Aim of the task: Rewrite the records below, swapping "shooting position" for "camera location" and leaving everything else unchanged.

Provided material:
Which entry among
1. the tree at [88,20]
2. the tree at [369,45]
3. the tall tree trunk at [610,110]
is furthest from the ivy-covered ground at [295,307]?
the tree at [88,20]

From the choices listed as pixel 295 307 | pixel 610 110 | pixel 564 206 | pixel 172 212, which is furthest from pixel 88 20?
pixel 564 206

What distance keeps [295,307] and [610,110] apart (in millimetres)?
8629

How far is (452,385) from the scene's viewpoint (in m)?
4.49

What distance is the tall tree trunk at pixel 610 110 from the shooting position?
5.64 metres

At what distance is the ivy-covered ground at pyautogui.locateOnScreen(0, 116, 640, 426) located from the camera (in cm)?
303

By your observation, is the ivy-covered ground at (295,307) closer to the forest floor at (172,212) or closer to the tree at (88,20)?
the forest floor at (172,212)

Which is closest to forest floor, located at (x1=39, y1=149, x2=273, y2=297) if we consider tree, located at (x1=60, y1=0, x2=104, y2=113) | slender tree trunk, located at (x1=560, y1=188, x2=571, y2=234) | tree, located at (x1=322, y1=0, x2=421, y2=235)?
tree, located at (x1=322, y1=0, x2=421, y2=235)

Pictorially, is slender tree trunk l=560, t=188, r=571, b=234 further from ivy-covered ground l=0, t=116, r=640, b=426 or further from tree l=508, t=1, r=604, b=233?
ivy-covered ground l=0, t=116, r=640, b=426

Result below:
Which entry among
1. the tree at [88,20]
2. the tree at [369,45]
3. the tall tree trunk at [610,110]
is furthest from the ivy-covered ground at [295,307]?
the tree at [88,20]

From the choices listed as pixel 295 307 | pixel 610 110 | pixel 564 206 | pixel 172 212, which is furthest from pixel 88 20?
pixel 564 206

What distance keeps [295,307] and [610,110] apart (in millimetres)?
8629

How far is (452,385) from the scene's viewpoint (in m)?
4.49

What distance is the tall tree trunk at pixel 610 110 from the camera location?
5.64 metres

At what distance is the ivy-covered ground at pyautogui.locateOnScreen(0, 116, 640, 426) located from the camera (in cm)?
303

By your observation, is the ivy-covered ground at (295,307) closer to the forest floor at (172,212) or closer to the tree at (88,20)?
the forest floor at (172,212)

Which is closest to forest floor, located at (x1=39, y1=149, x2=273, y2=297) if we consider tree, located at (x1=60, y1=0, x2=104, y2=113) | slender tree trunk, located at (x1=560, y1=188, x2=571, y2=234) | tree, located at (x1=322, y1=0, x2=421, y2=235)?
tree, located at (x1=322, y1=0, x2=421, y2=235)

Pictorially, is slender tree trunk l=560, t=188, r=571, b=234 further from ivy-covered ground l=0, t=116, r=640, b=426 or further from tree l=508, t=1, r=604, b=233?
ivy-covered ground l=0, t=116, r=640, b=426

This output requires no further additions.